Instructions to follow ▸
Please rewrite the items below, changing every "camera" to "lens" and keeping everything else the same. Leave the pictures out of your version.

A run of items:
- - -
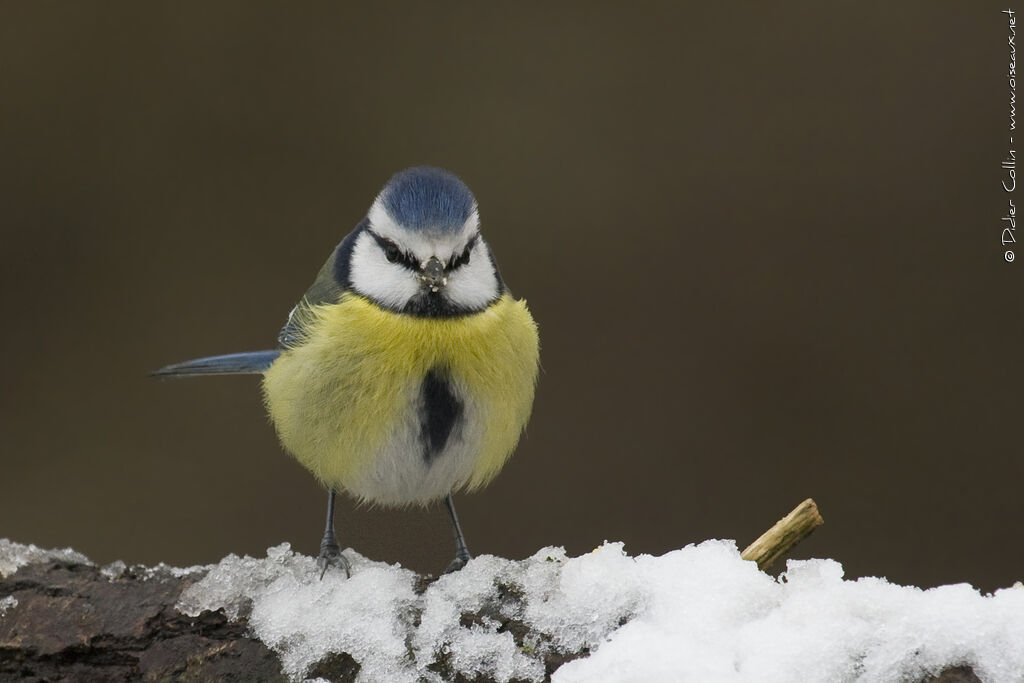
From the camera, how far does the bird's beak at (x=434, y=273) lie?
1346mm

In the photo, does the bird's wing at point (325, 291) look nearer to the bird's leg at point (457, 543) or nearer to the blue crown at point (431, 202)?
the blue crown at point (431, 202)

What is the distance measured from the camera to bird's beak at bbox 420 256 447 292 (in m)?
1.35

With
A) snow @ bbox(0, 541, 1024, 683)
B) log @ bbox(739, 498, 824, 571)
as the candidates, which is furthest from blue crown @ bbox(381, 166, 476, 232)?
log @ bbox(739, 498, 824, 571)

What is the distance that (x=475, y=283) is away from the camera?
1.42 m

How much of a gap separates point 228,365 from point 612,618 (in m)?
0.92

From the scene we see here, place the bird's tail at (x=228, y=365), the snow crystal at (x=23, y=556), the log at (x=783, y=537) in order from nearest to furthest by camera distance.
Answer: the log at (x=783, y=537) < the snow crystal at (x=23, y=556) < the bird's tail at (x=228, y=365)

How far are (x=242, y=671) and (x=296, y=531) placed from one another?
118 centimetres

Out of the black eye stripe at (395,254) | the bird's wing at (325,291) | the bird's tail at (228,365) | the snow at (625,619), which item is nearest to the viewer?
the snow at (625,619)

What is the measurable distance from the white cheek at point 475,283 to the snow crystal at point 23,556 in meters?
0.57

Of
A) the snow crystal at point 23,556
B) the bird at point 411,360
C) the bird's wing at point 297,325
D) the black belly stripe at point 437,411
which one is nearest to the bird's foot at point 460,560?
the bird at point 411,360

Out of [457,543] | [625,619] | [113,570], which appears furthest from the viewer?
[457,543]

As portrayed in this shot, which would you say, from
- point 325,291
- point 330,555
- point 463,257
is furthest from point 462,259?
point 330,555

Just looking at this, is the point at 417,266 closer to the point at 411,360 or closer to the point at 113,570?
the point at 411,360

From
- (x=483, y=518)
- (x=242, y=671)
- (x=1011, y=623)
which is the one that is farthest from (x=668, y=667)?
(x=483, y=518)
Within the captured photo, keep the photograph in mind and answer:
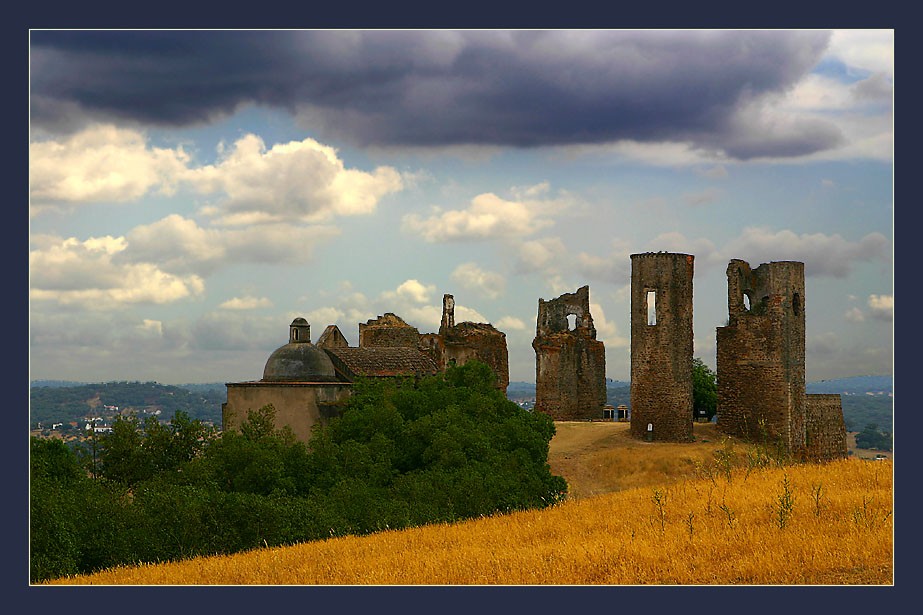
- - -
Reply ▸
From the lens, how far does the bird's beak at (x=434, y=273) lie?
1346mm

In the photo, does the bird's wing at point (325, 291) look nearer to the bird's leg at point (457, 543) or nearer to the blue crown at point (431, 202)?
the blue crown at point (431, 202)

What is the distance measured from the lens to bird's beak at bbox 420 256 447 292 (in m)?
1.35

With
A) snow @ bbox(0, 541, 1024, 683)
B) log @ bbox(739, 498, 824, 571)
as the candidates, which is furthest from blue crown @ bbox(381, 166, 476, 232)?
log @ bbox(739, 498, 824, 571)

What is the distance that (x=475, y=283) is away from the lens?
1.42 m

How much of a gap separates point 228,365 from point 612,618 (in m)?
0.92

From the scene we see here, place the bird's tail at (x=228, y=365), the snow crystal at (x=23, y=556), the log at (x=783, y=537) in order from nearest to furthest by lens distance.
Answer: the log at (x=783, y=537) < the snow crystal at (x=23, y=556) < the bird's tail at (x=228, y=365)

How far are (x=242, y=671) and (x=296, y=531) placed from one another?
118 centimetres

Out of the black eye stripe at (395,254) | the bird's wing at (325,291) | the bird's tail at (228,365) | the snow at (625,619), which item is nearest to the viewer?
the snow at (625,619)

What is the measurable distance from the white cheek at point 475,283 to the snow crystal at point 23,556 in meters?
0.57

Of
A) the snow crystal at point 23,556
B) the bird at point 411,360
C) the bird's wing at point 297,325
D) the black belly stripe at point 437,411
which one is nearest to the bird's foot at point 460,560?
the bird at point 411,360

Out of [457,543] | [625,619] | [113,570], which appears furthest from the viewer?
[457,543]

As portrayed in this shot, which would you say, from
- point 325,291
- point 330,555
- point 463,257
is furthest from point 462,259?
point 330,555

Just looking at this, is the point at 417,266 closer to the point at 411,360 or closer to the point at 113,570?
the point at 411,360

From
- (x=483, y=518)
- (x=242, y=671)
- (x=1011, y=623)
which is the one that is farthest from (x=668, y=667)?
(x=483, y=518)
Within the captured photo, keep the photograph in mind and answer:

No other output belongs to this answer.